Esquire began life as a quarterly. The first issue, priced at 50 cents and dated Autumn 1933, promised “Fiction, Sports, Humour, Clothes, Art, Cartoons”. The cover image, of a scarlet seaplane recently arrived in some sun-splashed tropical bay, was framed in an olive sidebar with bold black type splashing a remarkable cast of contributors for any edition of any publication, never mind a debut: Dashiell Hammett, Douglas Fairbanks Jr., John Dos Passos, Morley Callaghan. Top billing, however, went to a writer who would define the Esquire vision, and as a partial consequence, 20th century American journalism: Ernest Hemingway.

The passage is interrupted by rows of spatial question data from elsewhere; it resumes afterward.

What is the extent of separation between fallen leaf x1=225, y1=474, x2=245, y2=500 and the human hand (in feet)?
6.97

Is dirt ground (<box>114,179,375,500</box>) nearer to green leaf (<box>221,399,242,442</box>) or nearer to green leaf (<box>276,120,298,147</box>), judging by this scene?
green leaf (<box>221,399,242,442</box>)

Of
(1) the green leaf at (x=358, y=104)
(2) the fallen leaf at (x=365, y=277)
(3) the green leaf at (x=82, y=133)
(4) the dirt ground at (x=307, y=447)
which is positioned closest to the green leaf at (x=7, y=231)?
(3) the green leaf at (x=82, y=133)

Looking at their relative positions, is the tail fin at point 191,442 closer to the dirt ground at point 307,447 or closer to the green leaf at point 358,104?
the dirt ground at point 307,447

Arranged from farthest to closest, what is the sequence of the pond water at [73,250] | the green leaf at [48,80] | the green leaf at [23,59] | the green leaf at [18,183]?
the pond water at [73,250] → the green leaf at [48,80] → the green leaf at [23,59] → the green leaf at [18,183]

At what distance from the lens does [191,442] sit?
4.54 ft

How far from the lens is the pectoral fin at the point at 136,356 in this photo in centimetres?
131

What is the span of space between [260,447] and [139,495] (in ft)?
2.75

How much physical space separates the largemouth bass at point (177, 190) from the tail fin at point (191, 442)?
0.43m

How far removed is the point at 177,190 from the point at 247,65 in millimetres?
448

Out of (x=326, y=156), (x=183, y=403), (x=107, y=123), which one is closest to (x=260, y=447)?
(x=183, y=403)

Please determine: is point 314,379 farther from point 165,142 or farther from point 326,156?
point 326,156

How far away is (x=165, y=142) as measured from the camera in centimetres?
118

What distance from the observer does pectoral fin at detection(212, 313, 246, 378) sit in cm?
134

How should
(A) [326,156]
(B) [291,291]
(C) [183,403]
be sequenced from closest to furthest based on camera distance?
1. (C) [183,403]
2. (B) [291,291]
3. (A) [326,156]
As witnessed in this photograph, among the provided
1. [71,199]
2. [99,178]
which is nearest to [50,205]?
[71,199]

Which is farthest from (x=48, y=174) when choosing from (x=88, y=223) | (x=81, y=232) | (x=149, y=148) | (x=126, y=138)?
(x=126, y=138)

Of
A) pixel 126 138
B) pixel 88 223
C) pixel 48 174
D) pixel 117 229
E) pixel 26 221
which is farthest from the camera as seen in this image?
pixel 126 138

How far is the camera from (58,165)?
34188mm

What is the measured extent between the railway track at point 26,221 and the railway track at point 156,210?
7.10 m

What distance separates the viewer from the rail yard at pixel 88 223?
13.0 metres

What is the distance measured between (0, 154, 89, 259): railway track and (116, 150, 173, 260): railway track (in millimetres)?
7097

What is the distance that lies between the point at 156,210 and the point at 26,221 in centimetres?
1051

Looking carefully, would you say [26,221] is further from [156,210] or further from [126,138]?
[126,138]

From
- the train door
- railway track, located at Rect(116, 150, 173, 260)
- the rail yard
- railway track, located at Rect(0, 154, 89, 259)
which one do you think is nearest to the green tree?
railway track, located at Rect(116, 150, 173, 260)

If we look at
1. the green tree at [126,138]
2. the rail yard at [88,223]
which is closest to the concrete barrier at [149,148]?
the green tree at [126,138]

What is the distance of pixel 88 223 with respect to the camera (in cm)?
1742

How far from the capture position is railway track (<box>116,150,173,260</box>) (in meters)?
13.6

Gingrich had lined Hemingway up from a way off. Hemingway, still in his mid-30s, was already colossally famous, with The Sun Also Rises and A Farewell To Arms behind him. Gingrich accosted him in a New York bookshop, then sent him the kind of letter that every writer dreams of receiving.

Frank Sinatra Esquire
April 1966: Frank Sinatra. Photography: Hearst International.

“Esquire,” wrote Gingrich, “will try to be to the American male what Vogue is to the female. It aims to have ample hair on its chest, to say nothing of adequate cojones. Just short of splitting a bowel, I’ll try anything to sell you the idea of being in that first issue. Something about fishing in Florida. Or about hunting. Or about anything you like. And—I promise—no editing whatever. You write and I print—no monkey business en route to the printers.” In the first 33 issues of Esquire, Hemingway’s incalculably influential byline appeared 28 times.

Esquire was an instant hit. By 1937, it was making enough of a profit to justify a listing on the New York stock exchange (and by 1938, 12 of its executives had been indicted by the Securities and Exchange Commission for cooking the share price, but nobody’s perfect). It had the reach, the money and the cachet to attract more or less anybody it liked. A partial list of contributors Esquire acquired through the 1940s, ’50s and ’60s includes J.D. Salinger, Truman Capote, Norman Mailer, Diane Arbus, Tom Wolfe, F. Scott Fitzgerald, Thomas Pynchon, Terry Southern, Joan Didion, James Baldwin and Gay Talese. Talese’s 1966 profile of Frank Sinatra is frequently and correctly admired as a benchmark character study, and for having one of the most glorious opening lines in journalism: “Frank Sinatra, holding a glass of bourbon in one hand and a cigarette in the other, stood in a dark corner of the bar between two attractive but fading blondes who sat waiting for him to say something.”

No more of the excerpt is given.